Entre las medidas más destacadas está el despliegue militar en el sur del Caribe y los ataques contra embarcaciones frente a las costas de Venezuela y Colombia, acusadas de transportar drogas. Aunque Trump no ha presentado pruebas públicas de estas acusaciones, al menos 57 personas han muerto desde septiembre en operaciones que algunos expertos califican de controvertidas y con motivaciones políticas adicionales.
En el terreno económico, Trump abrió un pulso con Brasil al imponer aranceles del 50% a productos del gigante sudamericano, en un intento por proteger a su aliado, el expresidente Jair Bolsonaro, de posibles acciones legales. Asimismo, su gobierno otorgó un auxilio financiero sin precedentes de 20.000 millones de dólares a Argentina, beneficiando al gobierno de Javier Milei antes de las recientes elecciones legislativas. “Nos estamos centrando mucho en Sudamérica y estamos consiguiendo un fuerte control en muchos sentidos”, afirmó Trump tras felicitar a Milei por su victoria.
Expertos consideran que estas acciones responden a una estrategia de alineación política regional, combinando castigos y ayudas para fortalecer la posición de Estados Unidos. La investigadora Monica de Bolle, del Instituto Peterson de Economía Internacional, asegura que Sudamérica vuelve a ser una región clave para EE.UU. como no lo había sido en años.
Otro objetivo evidente es limitar la influencia de China, que ha ampliado sus lazos comerciales y estratégicos en la región hasta convertirse en su principal socio. Trump dejó claro que cualquier intercambio militar o estratégico con China, como los relacionados con bases en la Patagonia o líneas de intercambio de moneda, sería inaceptable para EE.UU.

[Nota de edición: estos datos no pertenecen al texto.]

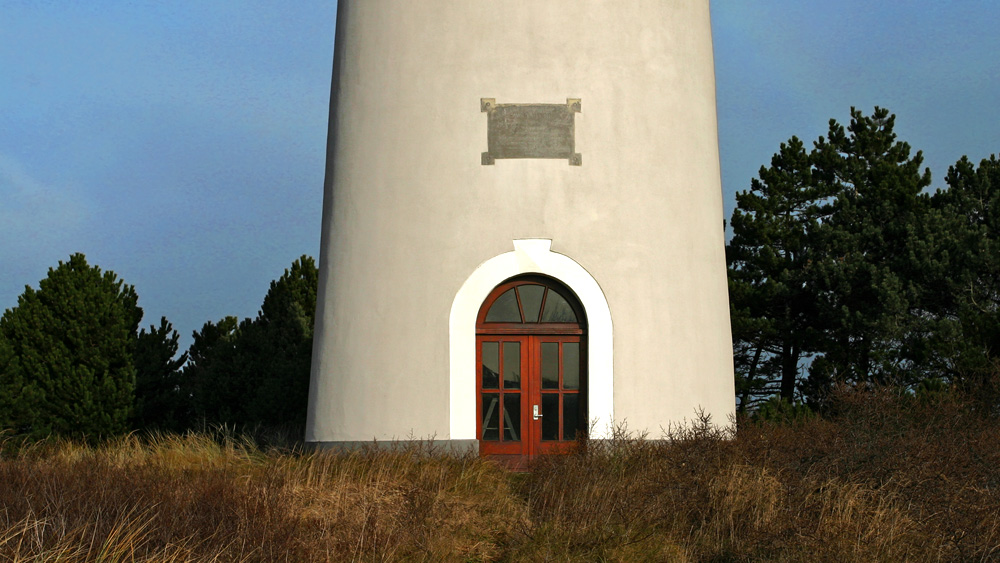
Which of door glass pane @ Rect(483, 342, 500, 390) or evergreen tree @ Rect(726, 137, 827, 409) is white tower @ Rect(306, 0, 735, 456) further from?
evergreen tree @ Rect(726, 137, 827, 409)

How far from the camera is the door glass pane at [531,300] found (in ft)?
46.0

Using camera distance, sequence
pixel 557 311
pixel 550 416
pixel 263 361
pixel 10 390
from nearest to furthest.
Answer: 1. pixel 550 416
2. pixel 557 311
3. pixel 10 390
4. pixel 263 361

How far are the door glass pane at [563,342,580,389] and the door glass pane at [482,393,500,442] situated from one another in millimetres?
852

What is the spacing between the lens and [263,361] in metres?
24.7

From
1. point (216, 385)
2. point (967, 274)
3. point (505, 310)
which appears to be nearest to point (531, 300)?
point (505, 310)

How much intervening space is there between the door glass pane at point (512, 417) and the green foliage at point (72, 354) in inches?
419

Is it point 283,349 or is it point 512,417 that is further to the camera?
point 283,349

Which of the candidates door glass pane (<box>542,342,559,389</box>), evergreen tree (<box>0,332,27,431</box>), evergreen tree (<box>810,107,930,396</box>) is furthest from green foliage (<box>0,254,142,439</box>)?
evergreen tree (<box>810,107,930,396</box>)

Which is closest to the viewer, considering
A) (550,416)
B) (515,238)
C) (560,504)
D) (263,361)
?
(560,504)

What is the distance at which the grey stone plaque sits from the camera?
14.0 metres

La estrategia de Trump también tiene un componente ideológico. Ha manifestado interés por gobiernos afines a su movimiento “Make America Great Again” y ha mostrado preferencia por líderes ultraliberales y conservadores como Milei. Por otra parte, su política antinarcóticos ha implicado sanciones al presidente colombiano Gustavo Petro y ha tensionado la histórica cooperación con Bogotá.

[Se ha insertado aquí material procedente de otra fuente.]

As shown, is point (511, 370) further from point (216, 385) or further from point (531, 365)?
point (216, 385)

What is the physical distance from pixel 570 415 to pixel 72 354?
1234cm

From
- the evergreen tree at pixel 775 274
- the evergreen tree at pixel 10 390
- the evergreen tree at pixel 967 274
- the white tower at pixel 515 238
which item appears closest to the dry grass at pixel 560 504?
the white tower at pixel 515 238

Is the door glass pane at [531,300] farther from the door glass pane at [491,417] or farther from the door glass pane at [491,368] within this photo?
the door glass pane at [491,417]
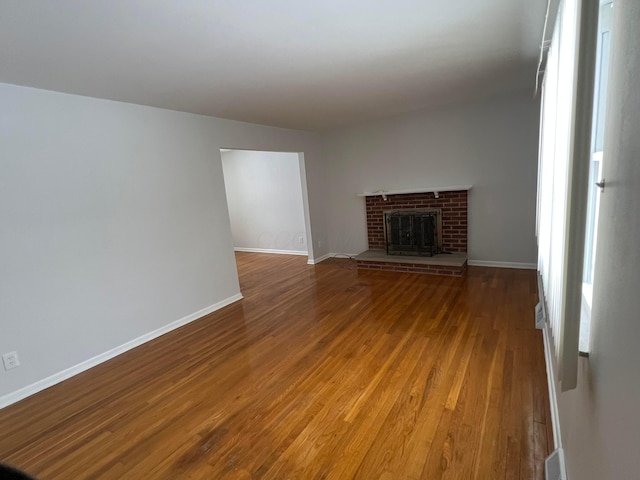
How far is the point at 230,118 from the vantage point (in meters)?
3.92

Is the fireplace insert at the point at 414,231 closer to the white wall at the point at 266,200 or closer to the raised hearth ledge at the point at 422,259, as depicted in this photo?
the raised hearth ledge at the point at 422,259

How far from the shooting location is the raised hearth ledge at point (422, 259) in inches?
174

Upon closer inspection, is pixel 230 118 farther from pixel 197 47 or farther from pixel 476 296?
pixel 476 296

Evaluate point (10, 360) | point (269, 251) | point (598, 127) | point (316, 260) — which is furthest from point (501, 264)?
point (10, 360)

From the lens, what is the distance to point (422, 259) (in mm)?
4652

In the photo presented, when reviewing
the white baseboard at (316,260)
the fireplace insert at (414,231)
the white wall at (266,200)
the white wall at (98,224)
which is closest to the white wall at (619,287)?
the white wall at (98,224)

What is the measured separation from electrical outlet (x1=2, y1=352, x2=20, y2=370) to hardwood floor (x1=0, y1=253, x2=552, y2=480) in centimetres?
28

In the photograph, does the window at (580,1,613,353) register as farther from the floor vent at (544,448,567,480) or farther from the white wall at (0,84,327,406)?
the white wall at (0,84,327,406)

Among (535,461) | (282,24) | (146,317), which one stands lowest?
(535,461)

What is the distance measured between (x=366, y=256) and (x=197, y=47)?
12.5 ft

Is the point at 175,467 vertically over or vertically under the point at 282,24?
under

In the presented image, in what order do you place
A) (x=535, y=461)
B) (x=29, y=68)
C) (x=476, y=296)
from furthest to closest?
(x=476, y=296), (x=29, y=68), (x=535, y=461)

Aunque algunos observadores comparan estas acciones con una reinterpretación moderna de la doctrina Monroe, expertos como Alan McPherson señalan que la motivación central de Trump es la facilidad de proyectar poder en la región, considerando que América Latina carece de la capacidad de respuesta de China o Rusia. En síntesis, la administración Trump busca fortalecer la presencia estadounidense en Sudamérica mediante una mezcla de influencia política, apoyo económico selectivo y despliegue militar, mientras enfrenta la creciente presencia china en el continente.